↓↓↓
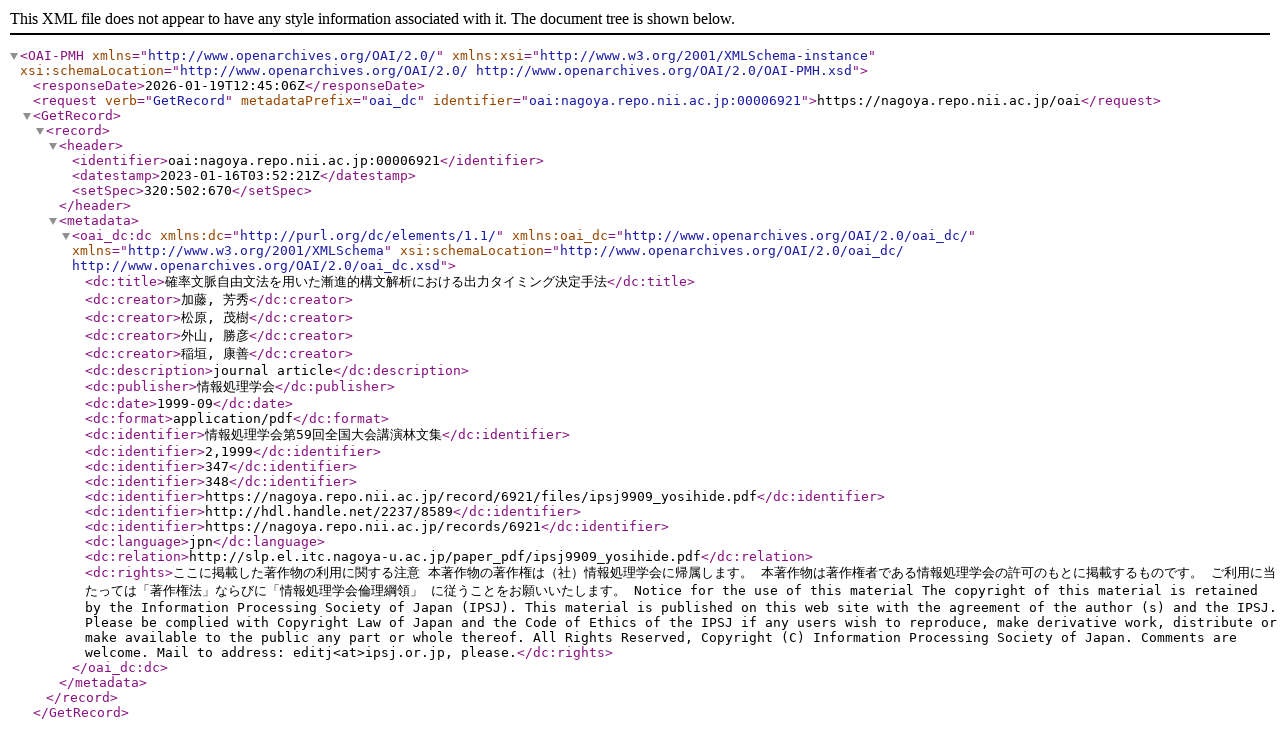

--- FILE ---
content_type: text/xml; charset=utf-8
request_url: https://nagoya.repo.nii.ac.jp/oai?verb=GetRecord&metadataPrefix=oai_dc&identifier=oai:nagoya.repo.nii.ac.jp:00006921
body_size: 1505
content:
<?xml version='1.0' encoding='UTF-8'?>
<OAI-PMH xmlns="http://www.openarchives.org/OAI/2.0/" xmlns:xsi="http://www.w3.org/2001/XMLSchema-instance" xsi:schemaLocation="http://www.openarchives.org/OAI/2.0/ http://www.openarchives.org/OAI/2.0/OAI-PMH.xsd">
  <responseDate>2026-01-19T12:45:06Z</responseDate>
  <request verb="GetRecord" metadataPrefix="oai_dc" identifier="oai:nagoya.repo.nii.ac.jp:00006921">https://nagoya.repo.nii.ac.jp/oai</request>
  <GetRecord>
    <record>
      <header>
        <identifier>oai:nagoya.repo.nii.ac.jp:00006921</identifier>
        <datestamp>2023-01-16T03:52:21Z</datestamp>
        <setSpec>320:502:670</setSpec>
      </header>
      <metadata>
        <oai_dc:dc xmlns:dc="http://purl.org/dc/elements/1.1/" xmlns:oai_dc="http://www.openarchives.org/OAI/2.0/oai_dc/" xmlns="http://www.w3.org/2001/XMLSchema" xsi:schemaLocation="http://www.openarchives.org/OAI/2.0/oai_dc/ http://www.openarchives.org/OAI/2.0/oai_dc.xsd">
          <dc:title>確率文脈自由文法を用いた漸進的構文解析における出力タイミング決定手法</dc:title>
          <dc:creator>加藤, 芳秀</dc:creator>
          <dc:creator>松原, 茂樹</dc:creator>
          <dc:creator>外山, 勝彦</dc:creator>
          <dc:creator>稲垣, 康善</dc:creator>
          <dc:description>journal article</dc:description>
          <dc:publisher>情報処理学会</dc:publisher>
          <dc:date>1999-09</dc:date>
          <dc:format>application/pdf</dc:format>
          <dc:identifier>情報処理学会第59回全国大会講演林文集</dc:identifier>
          <dc:identifier>2,1999</dc:identifier>
          <dc:identifier>347</dc:identifier>
          <dc:identifier>348</dc:identifier>
          <dc:identifier>https://nagoya.repo.nii.ac.jp/record/6921/files/ipsj9909_yosihide.pdf</dc:identifier>
          <dc:identifier>http://hdl.handle.net/2237/8589</dc:identifier>
          <dc:identifier>https://nagoya.repo.nii.ac.jp/records/6921</dc:identifier>
          <dc:language>jpn</dc:language>
          <dc:relation>http://slp.el.itc.nagoya-u.ac.jp/paper_pdf/ipsj9909_yosihide.pdf</dc:relation>
          <dc:rights>ここに掲載した著作物の利用に関する注意 本著作物の著作権は（社）情報処理学会に帰属します。 本著作物は著作権者である情報処理学会の許可のもとに掲載するものです。 ご利用に当たっては「著作権法」ならびに「情報処理学会倫理綱領」 に従うことをお願いいたします。 Notice for the use of this material The copyright of this material is retained  by the Information Processing Society of Japan (IPSJ). This material is published on this web site  with the agreement of the author (s) and the IPSJ.  Please be complied with Copyright Law of Japan  and the Code of Ethics of the IPSJ if any users wish to reproduce, make derivative work, distribute or make available to the public  any part or whole thereof. All Rights Reserved, Copyright (C) Information Processing Society of Japan. Comments are welcome. Mail to address: editj&lt;at&gt;ipsj.or.jp, please.</dc:rights>
        </oai_dc:dc>
      </metadata>
    </record>
  </GetRecord>
</OAI-PMH>
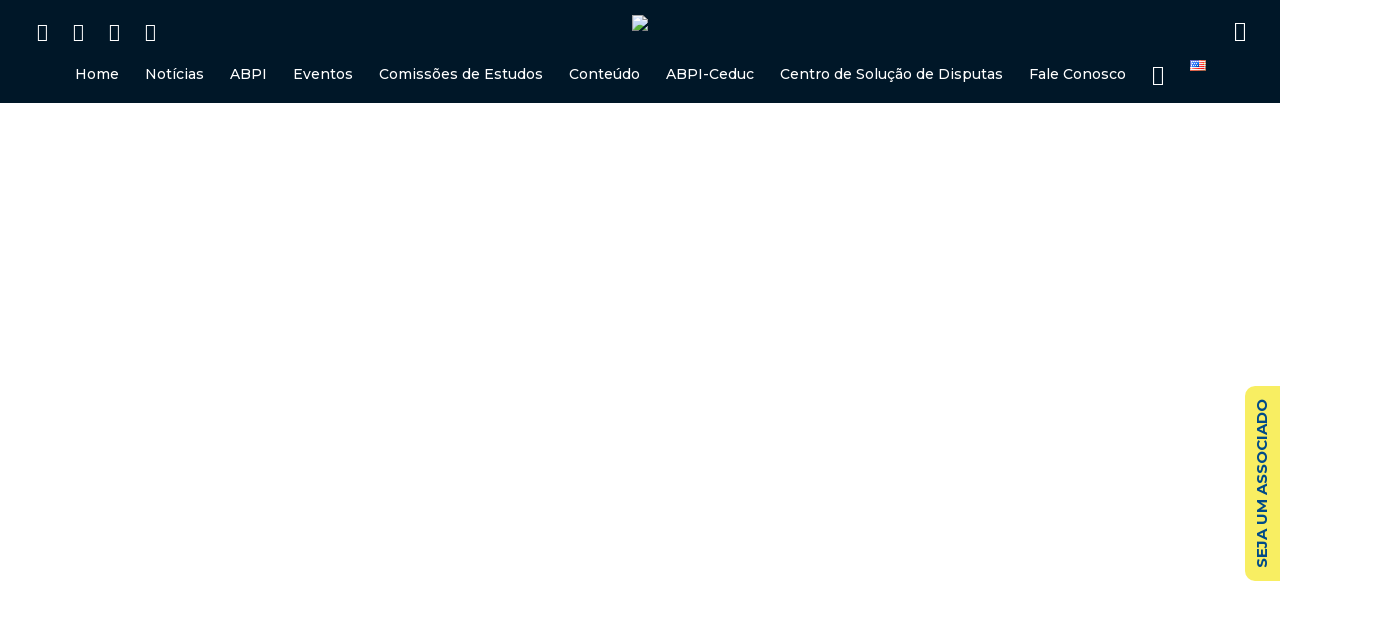

--- FILE ---
content_type: text/css
request_url: https://abpi.org.br/wp-content/plugins/wp-private-content-plus/css/wppcp-front.css?ver=6.8.3
body_size: -235
content:
.wppcp-attachments-display-panel{
    padding: 20px;
    background: #f8f8f8;
    border: 1px solid #cfcfcf;
}

.wppcp-attachments-display-panel-title{
    text-align: center;
    font-weight: bold;
    font-size: 20px;
    margin: 10px;
}

.wppcp-attachments-display-panel-desc{
    margin: 20px 0;
}

.wppcp-attachments-display-panel-file{
	margin: 5px 0;
}

--- FILE ---
content_type: text/plain
request_url: https://www.google-analytics.com/j/collect?v=1&_v=j102&a=686167090&t=pageview&_s=1&dl=https%3A%2F%2Fabpi.org.br%2Fedicao_newsletter%2Fmaio-2020%2Fpage%2F65%2F&ul=en-us%40posix&dt=Arquivos%20Maio%202020%20-%20Page%2065%20of%2092%20-%20abpi&sr=1280x720&vp=1280x720&_u=IADAAEABAAAAACAAI~&jid=1196615370&gjid=1061830561&cid=108102634.1769701446&tid=UA-145927841-1&_gid=71307989.1769701446&_r=1&_slc=1&z=1628504571
body_size: -449
content:
2,cG-R9GHLSX7C1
↑↑↑
→ **Exercise brief**: In the listing above, find the line containing "</metadata>" and the line containing "content_type: text/plain", then write out both of them and every line between, exactly, with no pictures.

→ **Result of the task**:
      </metadata>
    </record>
  </GetRecord>
</OAI-PMH>

--- FILE ---
content_type: text/css
request_url: https://abpi.org.br/wp-content/plugins/wp-private-content-plus/css/wppcp-front.css?ver=6.8.3
body_size: -235
content:
.wppcp-attachments-display-panel{
    padding: 20px;
    background: #f8f8f8;
    border: 1px solid #cfcfcf;
}

.wppcp-attachments-display-panel-title{
    text-align: center;
    font-weight: bold;
    font-size: 20px;
    margin: 10px;
}

.wppcp-attachments-display-panel-desc{
    margin: 20px 0;
}

.wppcp-attachments-display-panel-file{
	margin: 5px 0;
}

--- FILE ---
content_type: text/plain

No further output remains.